In addition to animals and test instrumentation, all the Korabl-Sputnik flights carried a life-sized human dummy nicknamed “Ivan Ivanovich” – the Russian equivalent of “John Doe” – to test the Sokol space suit and the capsule’s life support system and ejection seat. Unlike the American Mercury capsule which splashed down in the ocean, the Vostok capsule was designed to land in the vast territory of the Soviet Union. As the capsule could not carry a parachute large enough to safely land both itself and the cosmonaut inside, the cosmonaut instead ejected at an altitude of 7 kilometres and parachuted to the ground separately from the capsule. Interestingly, the Soviets kept this aspect of their spaceflights secret for many years since the official rules of the Fédération Aéronautique Internationale or FAI regarding spaceflight records specified that the astronaut had to land with their spacecraft. Later, however, these rules were amended to recognize Soviet spaceflight achievements.

Recognizing that the lifelike Ivan Ivanovich dummy might be mistaken for a dead cosmonaut – or worse, an American U2 spy plane pilot – mission planners wrote the word maket or “dummy” in large letters on the back of the spacesuit and on a piece of foam rubber tucked under the helmet visor. In addition to evaluating the life support system, Ivan Ivanovich also carried a tape recorder to test the capsule’s communications equipment.
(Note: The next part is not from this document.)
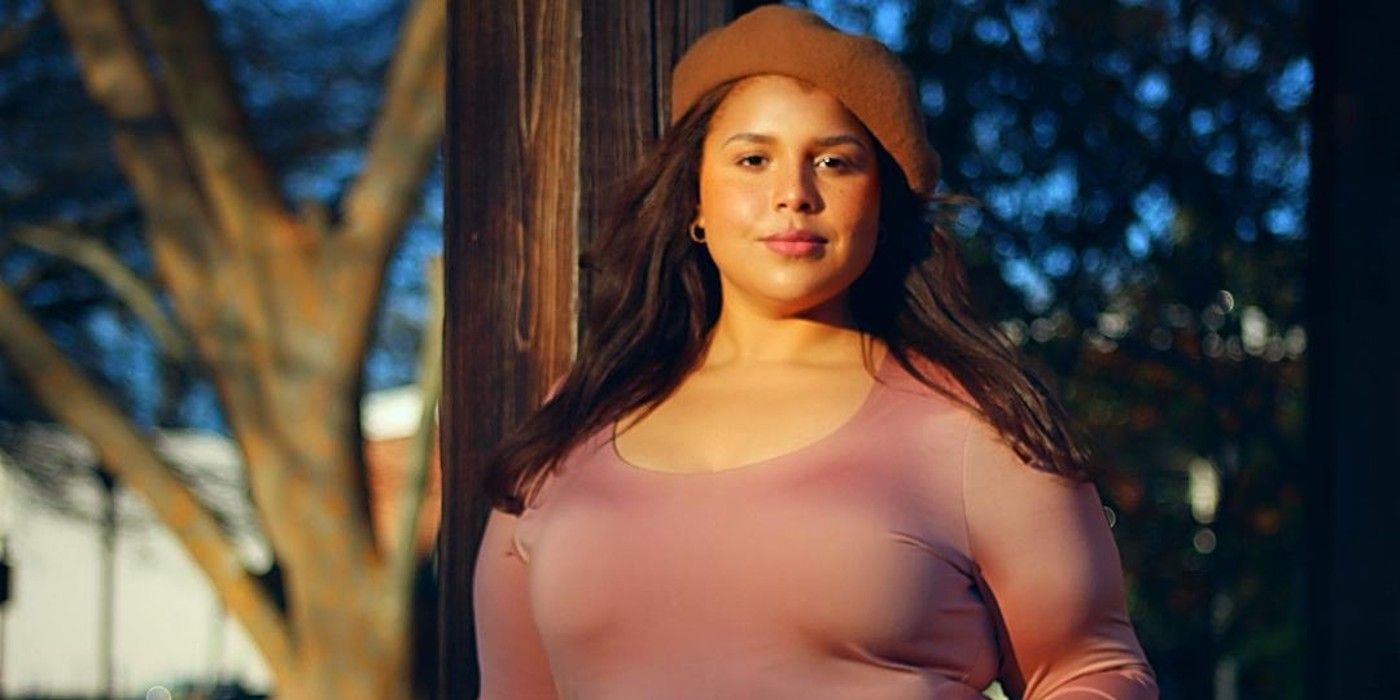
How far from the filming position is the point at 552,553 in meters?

Once again, mission planners anticipated that ordinary voice signals might be intercepted and misinterpreted as evidence that the spacecraft was manned, so to avoid any confusion they chose to broadcast a recording of the Piatnitsky Choir mixed with a single voice reading a recipe for cabbage soup. Finally, the launch crews at Baikonur Cosmodrome in Kazakhstan opted to eschew the classic launch countdown. As one designer at the OKB-1 design bureau later explained:

We rejected a numerical countdown, fearing western radio stations would monitor the human voice and raise a clamour throughout the world alleging that Russia has secretly put a man into orbit.”
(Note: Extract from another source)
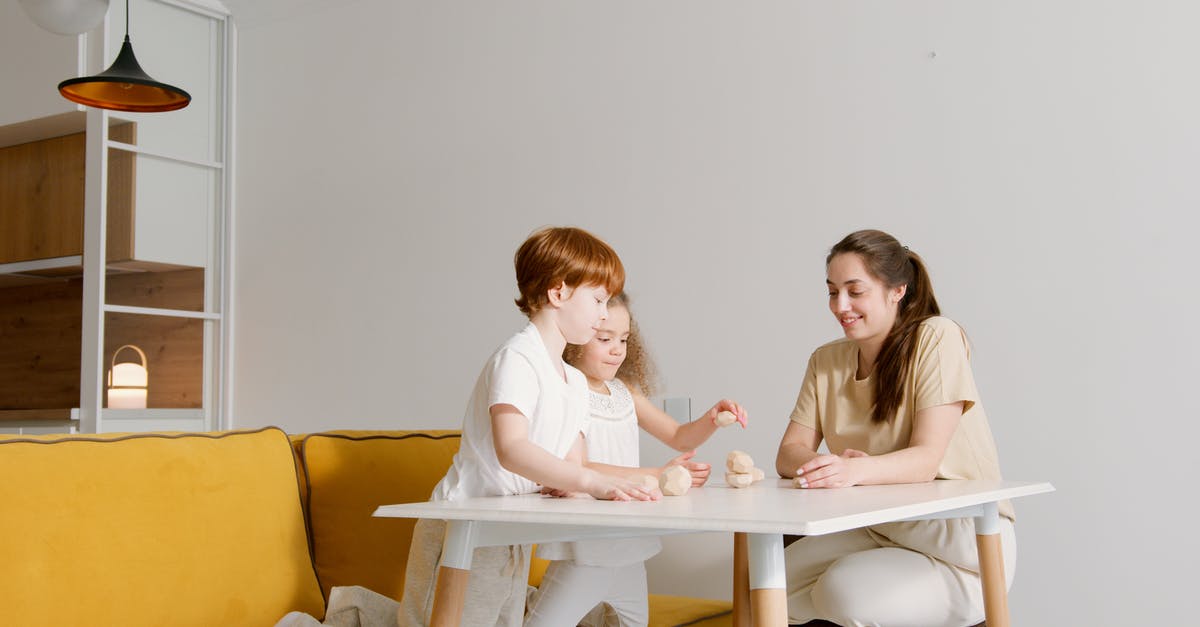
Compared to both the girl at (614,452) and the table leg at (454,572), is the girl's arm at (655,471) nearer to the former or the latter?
the girl at (614,452)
Interestingly, the rocket countdown was originally invented for the 1929 German science fiction film Frau Im Mond and subsequently adopted by German rocket engineers during the Second World War for the development of the infamous V-2 ballistic missile. When those same engineers were brought to the United States after the war as part of Operation Paperclip, they brought the tradition of the countdown with them. In addition to the practical considerations, Russian engineers also saw the countdown as a frivolous piece of theatre and preferred to unceremoniously launch their rockets at the appointed time.
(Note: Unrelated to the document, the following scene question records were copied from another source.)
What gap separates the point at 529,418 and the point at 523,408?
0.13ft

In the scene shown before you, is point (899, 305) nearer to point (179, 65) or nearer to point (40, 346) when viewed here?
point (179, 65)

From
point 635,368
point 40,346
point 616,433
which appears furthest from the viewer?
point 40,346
Yet despite these precautions, many radio operators like the Judica-Cordiglia brothers misinterpreted the signals from the Korabl-Sputniks as coming from a living cosmonaut. And the Soviet planners’ fears about the realistic appearance of Ivan Ivanovich proved well-founded. When Korabl-Sputnik 5 landed near the village of Bolshaya Sosnova on March 25, 1961, as predicted the villagers mistook the limp space-suited figure for an American spy plane pilot, and grew agitated when the recovery crew refused to help him. It was not until an elder stepped forward and confirmed the figure was in fact a mannequin that they finally calmed down. Though we can never know for sure, it is possible that many phantom cosmonaut rumours from this era originated from distorted reports of the recovery of Ivan Ivanovich dummies.

But while most of the early phantom cosmonaut stories were either pure fabrications or gross exaggerations based on scanty evidence, at least some contained a kernel of truth. For example, in early 1963 the Canadian Press Agency ran an article by Arthur Karday, Russian correspondent for the Vancouver Sun, containing a translated excerpt from the Soviet newspaper Izvestia. The article, which covered the recent dual Vostok 3 and 4 mission of cosmonauts Pavel Popovich and Andriyan Nikolayev, read in part:

One of the truly magnificent and awe-inspiring monuments to the human spirit in the self-sacrifice of two other heavenly heroes – Andreyev and Dolgov. One of them Dolgov, was destined not to return from the stratosphere. He, like the Georgian eagle, sacrificed his life in order to save hundreds and perhaps thousands of other spacemen through his heroism.”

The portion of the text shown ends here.